• TASK STATEMENT
Copy the listing below word for word, keeping every line as it appears.

• PROVIDED ENTRIES
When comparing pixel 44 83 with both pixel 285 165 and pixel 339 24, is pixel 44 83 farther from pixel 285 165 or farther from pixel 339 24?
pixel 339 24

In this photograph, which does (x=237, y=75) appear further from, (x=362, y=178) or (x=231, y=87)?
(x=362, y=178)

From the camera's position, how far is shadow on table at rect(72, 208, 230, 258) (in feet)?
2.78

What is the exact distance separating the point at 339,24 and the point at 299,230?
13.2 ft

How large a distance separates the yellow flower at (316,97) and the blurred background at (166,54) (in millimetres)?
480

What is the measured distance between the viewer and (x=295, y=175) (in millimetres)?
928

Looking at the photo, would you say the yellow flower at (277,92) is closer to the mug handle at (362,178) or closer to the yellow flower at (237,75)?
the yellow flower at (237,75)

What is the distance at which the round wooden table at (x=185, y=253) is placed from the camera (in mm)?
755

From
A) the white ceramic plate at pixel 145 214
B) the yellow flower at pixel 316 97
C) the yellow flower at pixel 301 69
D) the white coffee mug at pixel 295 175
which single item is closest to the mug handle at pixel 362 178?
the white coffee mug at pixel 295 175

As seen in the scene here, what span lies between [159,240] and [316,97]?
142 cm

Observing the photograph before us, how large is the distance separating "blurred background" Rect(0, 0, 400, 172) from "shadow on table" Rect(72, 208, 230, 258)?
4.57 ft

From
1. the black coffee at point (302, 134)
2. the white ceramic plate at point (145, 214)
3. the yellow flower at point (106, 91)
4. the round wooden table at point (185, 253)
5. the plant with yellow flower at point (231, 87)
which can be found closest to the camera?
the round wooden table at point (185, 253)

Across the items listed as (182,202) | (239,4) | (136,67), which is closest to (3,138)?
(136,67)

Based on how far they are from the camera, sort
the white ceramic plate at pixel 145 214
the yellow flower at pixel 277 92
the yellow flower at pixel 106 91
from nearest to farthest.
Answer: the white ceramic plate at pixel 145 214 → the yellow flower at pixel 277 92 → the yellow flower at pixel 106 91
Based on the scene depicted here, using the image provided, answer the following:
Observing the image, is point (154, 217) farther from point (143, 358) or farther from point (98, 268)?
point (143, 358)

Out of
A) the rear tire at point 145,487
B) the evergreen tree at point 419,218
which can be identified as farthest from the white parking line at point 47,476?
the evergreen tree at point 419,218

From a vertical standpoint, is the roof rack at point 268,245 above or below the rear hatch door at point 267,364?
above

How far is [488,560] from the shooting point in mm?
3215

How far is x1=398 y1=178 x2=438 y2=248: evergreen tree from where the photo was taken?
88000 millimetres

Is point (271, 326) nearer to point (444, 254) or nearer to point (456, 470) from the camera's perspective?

• SOLUTION
When comparing pixel 44 83 with both pixel 285 165 and pixel 339 24, is pixel 44 83 farther from pixel 285 165 or farther from pixel 339 24?
pixel 339 24

In this photograph, which does (x=237, y=75) appear further from, (x=362, y=178) or (x=231, y=87)?
(x=362, y=178)

From the camera's position, how far is shadow on table at rect(72, 208, 230, 258) (in feet)?
2.78

What is the exact distance separating the point at 339,24 and the point at 299,230?
13.2 ft

How large a distance separates the yellow flower at (316,97) and the blurred background at (166,54) (in millimetres)?
480

What is the measured distance between the viewer and (x=295, y=175) (in millimetres)?
928

Looking at the photo, would you say the yellow flower at (277,92) is closer to the mug handle at (362,178) or closer to the yellow flower at (237,75)?
the yellow flower at (237,75)

What is the distance at which the round wooden table at (x=185, y=253) is placed from the camera (in mm)?
755

From
A) the white ceramic plate at pixel 145 214
B) the yellow flower at pixel 316 97
C) the yellow flower at pixel 301 69
D) the white coffee mug at pixel 295 175
which single item is closest to the mug handle at pixel 362 178?
the white coffee mug at pixel 295 175

As seen in the scene here, what span lies between [159,240] and [316,97]?
142 cm

Observing the photograph before us, how large is the distance separating "blurred background" Rect(0, 0, 400, 172) from "shadow on table" Rect(72, 208, 230, 258)?
4.57 ft

From
1. the black coffee at point (302, 134)
2. the white ceramic plate at point (145, 214)
3. the yellow flower at point (106, 91)
4. the round wooden table at point (185, 253)
5. the plant with yellow flower at point (231, 87)
which can be found closest to the camera?
the round wooden table at point (185, 253)

Across the items listed as (182,202) | (239,4) | (136,67), which is closest to (3,138)?
(136,67)

Based on how far they are from the camera, sort
the white ceramic plate at pixel 145 214
the yellow flower at pixel 277 92
the yellow flower at pixel 106 91
from nearest to farthest.
Answer: the white ceramic plate at pixel 145 214 → the yellow flower at pixel 277 92 → the yellow flower at pixel 106 91
Based on the scene depicted here, using the image provided, answer the following:
Observing the image, is point (154, 217) farther from point (143, 358) or farther from point (98, 268)?
point (143, 358)

Out of
A) the rear tire at point 145,487
B) the evergreen tree at point 419,218
which can be identified as farthest from the white parking line at point 47,476?
the evergreen tree at point 419,218

From a vertical standpoint, is the roof rack at point 268,245 above or below the rear hatch door at point 267,364?
above

How far is [488,560] from the shooting point in mm?
3215

How far is x1=398 y1=178 x2=438 y2=248: evergreen tree from where the photo was taken?
88000 millimetres

Is point (271, 326) nearer to point (444, 254) or nearer to point (456, 470) from the camera's perspective?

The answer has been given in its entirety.